:: Entries supplied
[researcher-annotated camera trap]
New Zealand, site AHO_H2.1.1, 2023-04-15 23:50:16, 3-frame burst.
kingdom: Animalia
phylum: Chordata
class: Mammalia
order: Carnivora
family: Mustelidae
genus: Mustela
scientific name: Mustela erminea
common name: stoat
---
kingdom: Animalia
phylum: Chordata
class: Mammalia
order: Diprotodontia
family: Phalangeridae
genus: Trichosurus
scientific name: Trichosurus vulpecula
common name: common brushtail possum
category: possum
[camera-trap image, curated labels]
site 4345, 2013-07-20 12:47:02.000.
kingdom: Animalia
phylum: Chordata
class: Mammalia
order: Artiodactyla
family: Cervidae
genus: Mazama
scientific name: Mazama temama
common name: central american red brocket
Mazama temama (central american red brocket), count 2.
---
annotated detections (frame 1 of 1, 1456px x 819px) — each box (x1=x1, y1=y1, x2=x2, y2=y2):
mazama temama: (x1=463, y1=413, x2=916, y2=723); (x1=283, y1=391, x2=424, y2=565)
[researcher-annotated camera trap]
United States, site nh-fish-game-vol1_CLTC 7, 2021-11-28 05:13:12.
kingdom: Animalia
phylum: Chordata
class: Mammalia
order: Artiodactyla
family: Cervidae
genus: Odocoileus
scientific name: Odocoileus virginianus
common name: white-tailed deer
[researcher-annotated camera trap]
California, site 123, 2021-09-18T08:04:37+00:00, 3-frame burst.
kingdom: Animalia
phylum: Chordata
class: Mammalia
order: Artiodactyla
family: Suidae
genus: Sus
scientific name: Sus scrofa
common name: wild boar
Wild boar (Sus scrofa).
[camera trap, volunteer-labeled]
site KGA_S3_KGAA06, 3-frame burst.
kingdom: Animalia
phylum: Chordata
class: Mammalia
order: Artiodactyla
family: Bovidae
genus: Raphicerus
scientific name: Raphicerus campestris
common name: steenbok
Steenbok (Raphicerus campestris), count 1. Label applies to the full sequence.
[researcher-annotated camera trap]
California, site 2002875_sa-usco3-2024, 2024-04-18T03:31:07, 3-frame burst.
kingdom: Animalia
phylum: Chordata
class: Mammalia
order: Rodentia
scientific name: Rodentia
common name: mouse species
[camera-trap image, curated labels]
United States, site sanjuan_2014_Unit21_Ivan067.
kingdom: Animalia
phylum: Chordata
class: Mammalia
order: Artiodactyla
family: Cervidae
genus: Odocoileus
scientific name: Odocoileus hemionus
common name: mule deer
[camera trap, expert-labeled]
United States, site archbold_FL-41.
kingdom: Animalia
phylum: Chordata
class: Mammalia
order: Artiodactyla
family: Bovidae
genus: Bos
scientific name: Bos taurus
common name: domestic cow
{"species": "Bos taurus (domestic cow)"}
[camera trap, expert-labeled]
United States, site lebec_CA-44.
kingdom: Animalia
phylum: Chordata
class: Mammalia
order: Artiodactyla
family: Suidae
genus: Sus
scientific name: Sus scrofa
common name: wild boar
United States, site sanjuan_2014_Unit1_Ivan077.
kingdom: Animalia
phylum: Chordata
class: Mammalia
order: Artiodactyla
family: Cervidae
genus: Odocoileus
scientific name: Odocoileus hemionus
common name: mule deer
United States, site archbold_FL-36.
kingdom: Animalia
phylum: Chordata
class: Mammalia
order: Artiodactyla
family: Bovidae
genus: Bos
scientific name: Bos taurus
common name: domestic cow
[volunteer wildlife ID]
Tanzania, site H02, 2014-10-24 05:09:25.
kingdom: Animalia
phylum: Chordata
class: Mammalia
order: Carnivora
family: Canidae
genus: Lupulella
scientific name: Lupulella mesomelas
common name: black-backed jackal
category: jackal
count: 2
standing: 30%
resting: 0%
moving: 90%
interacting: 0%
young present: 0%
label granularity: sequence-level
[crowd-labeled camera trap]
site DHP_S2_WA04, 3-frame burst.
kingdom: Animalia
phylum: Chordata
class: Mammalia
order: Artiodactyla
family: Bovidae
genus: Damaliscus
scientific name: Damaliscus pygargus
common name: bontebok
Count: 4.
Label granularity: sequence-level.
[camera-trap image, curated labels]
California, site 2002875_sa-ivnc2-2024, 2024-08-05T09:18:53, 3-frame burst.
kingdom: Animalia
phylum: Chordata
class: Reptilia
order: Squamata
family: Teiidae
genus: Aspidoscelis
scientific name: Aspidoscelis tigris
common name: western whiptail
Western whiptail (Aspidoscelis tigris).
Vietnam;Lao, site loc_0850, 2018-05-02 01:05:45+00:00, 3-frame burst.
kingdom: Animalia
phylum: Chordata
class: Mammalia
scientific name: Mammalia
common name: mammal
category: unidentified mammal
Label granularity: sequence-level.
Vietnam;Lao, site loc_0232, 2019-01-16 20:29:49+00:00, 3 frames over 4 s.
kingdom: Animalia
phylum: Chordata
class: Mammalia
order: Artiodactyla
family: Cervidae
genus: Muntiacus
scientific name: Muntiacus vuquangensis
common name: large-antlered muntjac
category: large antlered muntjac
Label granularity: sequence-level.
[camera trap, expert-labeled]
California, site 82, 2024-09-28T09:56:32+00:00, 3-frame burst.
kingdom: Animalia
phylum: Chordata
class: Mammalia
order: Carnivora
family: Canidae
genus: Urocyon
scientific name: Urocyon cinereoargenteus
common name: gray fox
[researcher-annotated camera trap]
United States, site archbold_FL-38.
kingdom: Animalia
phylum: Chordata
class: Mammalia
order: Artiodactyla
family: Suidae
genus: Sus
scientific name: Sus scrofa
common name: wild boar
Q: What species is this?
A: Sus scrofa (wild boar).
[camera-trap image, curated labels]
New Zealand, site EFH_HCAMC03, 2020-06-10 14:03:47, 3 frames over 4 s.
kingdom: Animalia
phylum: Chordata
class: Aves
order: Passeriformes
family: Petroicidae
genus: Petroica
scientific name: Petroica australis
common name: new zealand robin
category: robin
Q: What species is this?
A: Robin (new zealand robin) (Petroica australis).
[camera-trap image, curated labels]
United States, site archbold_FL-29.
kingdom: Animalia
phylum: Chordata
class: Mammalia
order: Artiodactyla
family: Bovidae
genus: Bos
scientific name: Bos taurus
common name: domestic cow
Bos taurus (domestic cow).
::::
Each record is to be retyped exactly as it appears.

* Written answer *
[researcher-annotated camera trap]
New Zealand, site AHO_H2.1.1, 2023-04-15 23:50:16, 3-frame burst.
kingdom: Animalia
phylum: Chordata
class: Mammalia
order: Carnivora
family: Mustelidae
genus: Mustela
scientific name: Mustela erminea
common name: stoat
---
kingdom: Animalia
phylum: Chordata
class: Mammalia
order: Diprotodontia
family: Phalangeridae
genus: Trichosurus
scientific name: Trichosurus vulpecula
common name: common brushtail possum
category: possum
[camera-trap image, curated labels]
site 4345, 2013-07-20 12:47:02.000.
kingdom: Animalia
phylum: Chordata
class: Mammalia
order: Artiodactyla
family: Cervidae
genus: Mazama
scientific name: Mazama temama
common name: central american red brocket
Mazama temama (central american red brocket), count 2.
---
annotated detections (frame 1 of 1, 1456px x 819px) — each box (x1=x1, y1=y1, x2=x2, y2=y2):
mazama temama: (x1=463, y1=413, x2=916, y2=723); (x1=283, y1=391, x2=424, y2=565)
[researcher-annotated camera trap]
United States, site nh-fish-game-vol1_CLTC 7, 2021-11-28 05:13:12.
kingdom: Animalia
phylum: Chordata
class: Mammalia
order: Artiodactyla
family: Cervidae
genus: Odocoileus
scientific name: Odocoileus virginianus
common name: white-tailed deer
[researcher-annotated camera trap]
California, site 123, 2021-09-18T08:04:37+00:00, 3-frame burst.
kingdom: Animalia
phylum: Chordata
class: Mammalia
order: Artiodactyla
family: Suidae
genus: Sus
scientific name: Sus scrofa
common name: wild boar
Wild boar (Sus scrofa).
[camera trap, volunteer-labeled]
site KGA_S3_KGAA06, 3-frame burst.
kingdom: Animalia
phylum: Chordata
class: Mammalia
order: Artiodactyla
family: Bovidae
genus: Raphicerus
scientific name: Raphicerus campestris
common name: steenbok
Steenbok (Raphicerus campestris), count 1. Label applies to the full sequence.
[researcher-annotated camera trap]
California, site 2002875_sa-usco3-2024, 2024-04-18T03:31:07, 3-frame burst.
kingdom: Animalia
phylum: Chordata
class: Mammalia
order: Rodentia
scientific name: Rodentia
common name: mouse species
[camera-trap image, curated labels]
United States, site sanjuan_2014_Unit21_Ivan067.
kingdom: Animalia
phylum: Chordata
class: Mammalia
order: Artiodactyla
family: Cervidae
genus: Odocoileus
scientific name: Odocoileus hemionus
common name: mule deer
[camera trap, expert-labeled]
United States, site archbold_FL-41.
kingdom: Animalia
phylum: Chordata
class: Mammalia
order: Artiodactyla
family: Bovidae
genus: Bos
scientific name: Bos taurus
common name: domestic cow
{"species": "Bos taurus (domestic cow)"}
[camera trap, expert-labeled]
United States, site lebec_CA-44.
kingdom: Animalia
phylum: Chordata
class: Mammalia
order: Artiodactyla
family: Suidae
genus: Sus
scientific name: Sus scrofa
common name: wild boar
United States, site sanjuan_2014_Unit1_Ivan077.
kingdom: Animalia
phylum: Chordata
class: Mammalia
order: Artiodactyla
family: Cervidae
genus: Odocoileus
scientific name: Odocoileus hemionus
common name: mule deer
United States, site archbold_FL-36.
kingdom: Animalia
phylum: Chordata
class: Mammalia
order: Artiodactyla
family: Bovidae
genus: Bos
scientific name: Bos taurus
common name: domestic cow
[volunteer wildlife ID]
Tanzania, site H02, 2014-10-24 05:09:25.
kingdom: Animalia
phylum: Chordata
class: Mammalia
order: Carnivora
family: Canidae
genus: Lupulella
scientific name: Lupulella mesomelas
common name: black-backed jackal
category: jackal
count: 2
standing: 30%
resting: 0%
moving: 90%
interacting: 0%
young present: 0%
label granularity: sequence-level
[crowd-labeled camera trap]
site DHP_S2_WA04, 3-frame burst.
kingdom: Animalia
phylum: Chordata
class: Mammalia
order: Artiodactyla
family: Bovidae
genus: Damaliscus
scientific name: Damaliscus pygargus
common name: bontebok
Count: 4.
Label granularity: sequence-level.
[camera-trap image, curated labels]
California, site 2002875_sa-ivnc2-2024, 2024-08-05T09:18:53, 3-frame burst.
kingdom: Animalia
phylum: Chordata
class: Reptilia
order: Squamata
family: Teiidae
genus: Aspidoscelis
scientific name: Aspidoscelis tigris
common name: western whiptail
Western whiptail (Aspidoscelis tigris).
Vietnam;Lao, site loc_0850, 2018-05-02 01:05:45+00:00, 3-frame burst.
kingdom: Animalia
phylum: Chordata
class: Mammalia
scientific name: Mammalia
common name: mammal
category: unidentified mammal
Label granularity: sequence-level.
Vietnam;Lao, site loc_0232, 2019-01-16 20:29:49+00:00, 3 frames over 4 s.
kingdom: Animalia
phylum: Chordata
class: Mammalia
order: Artiodactyla
family: Cervidae
genus: Muntiacus
scientific name: Muntiacus vuquangensis
common name: large-antlered muntjac
category: large antlered muntjac
Label granularity: sequence-level.
[camera trap, expert-labeled]
California, site 82, 2024-09-28T09:56:32+00:00, 3-frame burst.
kingdom: Animalia
phylum: Chordata
class: Mammalia
order: Carnivora
family: Canidae
genus: Urocyon
scientific name: Urocyon cinereoargenteus
common name: gray fox
[researcher-annotated camera trap]
United States, site archbold_FL-38.
kingdom: Animalia
phylum: Chordata
class: Mammalia
order: Artiodactyla
family: Suidae
genus: Sus
scientific name: Sus scrofa
common name: wild boar
Q: What species is this?
A: Sus scrofa (wild boar).
[camera-trap image, curated labels]
New Zealand, site EFH_HCAMC03, 2020-06-10 14:03:47, 3 frames over 4 s.
kingdom: Animalia
phylum: Chordata
class: Aves
order: Passeriformes
family: Petroicidae
genus: Petroica
scientific name: Petroica australis
common name: new zealand robin
category: robin
Q: What species is this?
A: Robin (new zealand robin) (Petroica australis).
[camera-trap image, curated labels]
United States, site archbold_FL-29.
kingdom: Animalia
phylum: Chordata
class: Mammalia
order: Artiodactyla
family: Bovidae
genus: Bos
scientific name: Bos taurus
common name: domestic cow
Bos taurus (domestic cow).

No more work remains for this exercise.